The Pera/Ubiquiti story is also a brutal litmus test for American media literacy and attention span. Dan Le Batard admitted to Torre that he feared no one would care because this topic is complicated, involves export controls and supply chains, and centers on a billionaire most fans can’t pick out of a lineup. It’s true. Torre hasn’t received the usual flood of podcast invites to unpack this subject. Nothing like the inbounds he got during the Kawhi Leonard saga. While that story had someone to crucify in real time, this one requires reading and research. It requires sitting with ambiguity. Not to mention the faraway violence of free market capitalism. That’s a lot to ask of a society pulverized by TikTok brainrot.
For example, Donald Sterling was easy to punish. Old white billionaire says racist thing on tape. You couldn’t ask for a better-drawn villain. But Pera is an obscure tech magnate whose company’s hardware appears in a war marked by drone strikes on civilians. That’s harder to metabolize between doom-scrolling and OnlyFans spending. We’ve become fluent in scandal and illiterate in systems. Or is it that systems are deliberately engineered to resist literacy?
That’s not the league’s failure alone. It’s ours to own. The complexity of the Hunterbrook report is exhausting. It feels like every day the public is asked to wade through files revealing the soft, white underbelly of America.
I return to the widget in my palm. How something so small could travel so far and become something so large once it left my hands. No one person sees the whole machine. I surely didn’t. While I would pose philosophical inquiries to sober myself, the questioning stopped once I clocked out. I went right back into the passive sleepwalk in between shifts.

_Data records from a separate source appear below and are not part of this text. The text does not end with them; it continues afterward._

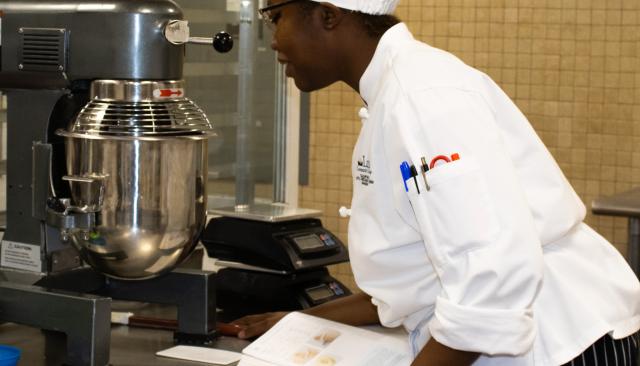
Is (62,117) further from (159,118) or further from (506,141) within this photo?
(506,141)

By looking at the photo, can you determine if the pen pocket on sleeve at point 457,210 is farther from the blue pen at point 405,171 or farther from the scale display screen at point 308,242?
the scale display screen at point 308,242

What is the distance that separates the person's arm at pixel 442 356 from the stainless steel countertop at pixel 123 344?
0.55 meters

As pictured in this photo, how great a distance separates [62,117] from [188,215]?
0.31m

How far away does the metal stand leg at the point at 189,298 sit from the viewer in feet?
6.69

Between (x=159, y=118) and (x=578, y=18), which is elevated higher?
(x=578, y=18)

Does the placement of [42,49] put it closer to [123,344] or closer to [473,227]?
[123,344]

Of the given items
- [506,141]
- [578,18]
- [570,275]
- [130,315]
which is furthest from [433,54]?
[578,18]

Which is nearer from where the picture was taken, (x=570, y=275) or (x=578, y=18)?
→ (x=570, y=275)

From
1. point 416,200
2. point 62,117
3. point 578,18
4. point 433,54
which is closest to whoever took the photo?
point 416,200

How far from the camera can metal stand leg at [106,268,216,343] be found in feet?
6.69

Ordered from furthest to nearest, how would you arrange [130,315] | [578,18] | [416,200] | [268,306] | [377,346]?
[578,18] < [268,306] < [130,315] < [377,346] < [416,200]

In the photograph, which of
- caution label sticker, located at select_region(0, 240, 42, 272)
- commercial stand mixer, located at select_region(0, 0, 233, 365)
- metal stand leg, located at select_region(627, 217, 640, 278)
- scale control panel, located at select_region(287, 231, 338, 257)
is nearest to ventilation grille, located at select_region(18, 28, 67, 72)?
commercial stand mixer, located at select_region(0, 0, 233, 365)

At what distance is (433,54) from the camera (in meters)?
1.54

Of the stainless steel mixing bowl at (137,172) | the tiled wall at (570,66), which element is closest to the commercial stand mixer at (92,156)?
the stainless steel mixing bowl at (137,172)
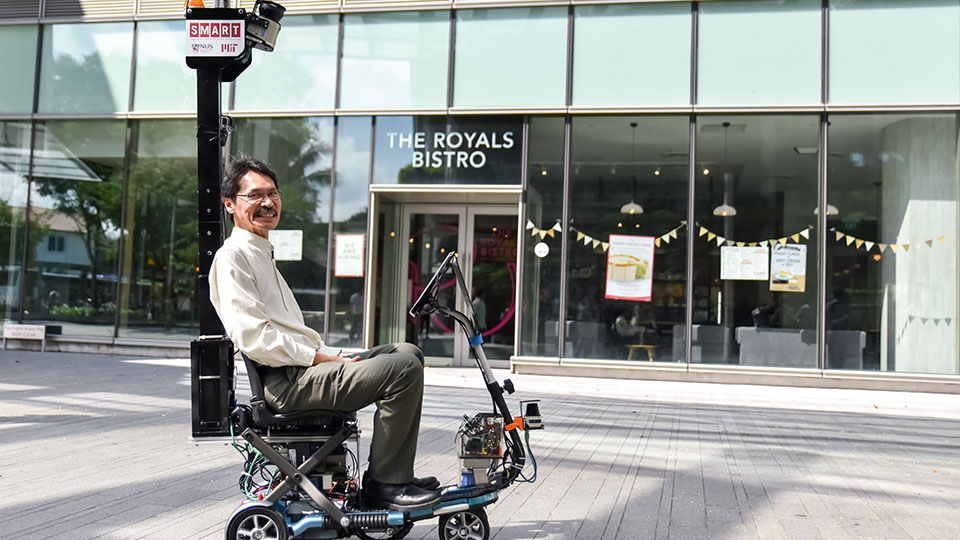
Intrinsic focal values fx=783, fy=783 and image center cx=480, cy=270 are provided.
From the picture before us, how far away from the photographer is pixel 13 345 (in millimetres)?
13789

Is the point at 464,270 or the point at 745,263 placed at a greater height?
the point at 745,263

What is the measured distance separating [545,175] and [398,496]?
9.62 m

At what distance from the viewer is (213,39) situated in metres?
3.79

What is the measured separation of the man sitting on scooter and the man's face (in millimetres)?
78

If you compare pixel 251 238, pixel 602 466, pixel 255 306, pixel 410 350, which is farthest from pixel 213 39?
pixel 602 466

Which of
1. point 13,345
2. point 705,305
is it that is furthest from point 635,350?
point 13,345

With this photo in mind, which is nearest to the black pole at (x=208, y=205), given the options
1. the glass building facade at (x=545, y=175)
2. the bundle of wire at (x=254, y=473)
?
the bundle of wire at (x=254, y=473)

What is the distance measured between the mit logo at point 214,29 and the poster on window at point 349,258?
30.4 ft

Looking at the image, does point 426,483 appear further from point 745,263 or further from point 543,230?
point 745,263

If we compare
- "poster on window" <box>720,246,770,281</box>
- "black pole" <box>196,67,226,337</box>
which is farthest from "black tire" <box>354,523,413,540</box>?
"poster on window" <box>720,246,770,281</box>

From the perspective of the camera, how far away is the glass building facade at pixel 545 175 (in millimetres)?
11477

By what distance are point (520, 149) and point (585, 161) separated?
105 cm

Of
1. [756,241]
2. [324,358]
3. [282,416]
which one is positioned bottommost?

Thinking about the global ramifications of one’s working life would drive anyone insane. Does Pera struggle with the same quandaries? Only magnified by billions? Would my moral clarity survive proximity to the kind of power I critique, or does it depend on the safety of distance? Even more difficult to answer: is my trying to analyze all this in a 1,000-word essay just another form of spectacle? Another trick power plays on the rest of us – keeping the have-nots arguing in public while the haves move quietly in private?
That’s how power works in the US. It hides inside things that look ordinary. The league can discipline a player in public because the “harm” is visible and super viral. But does it have the appetite to follow a product, a dollar, a signal, all the way to where the damage actually lands?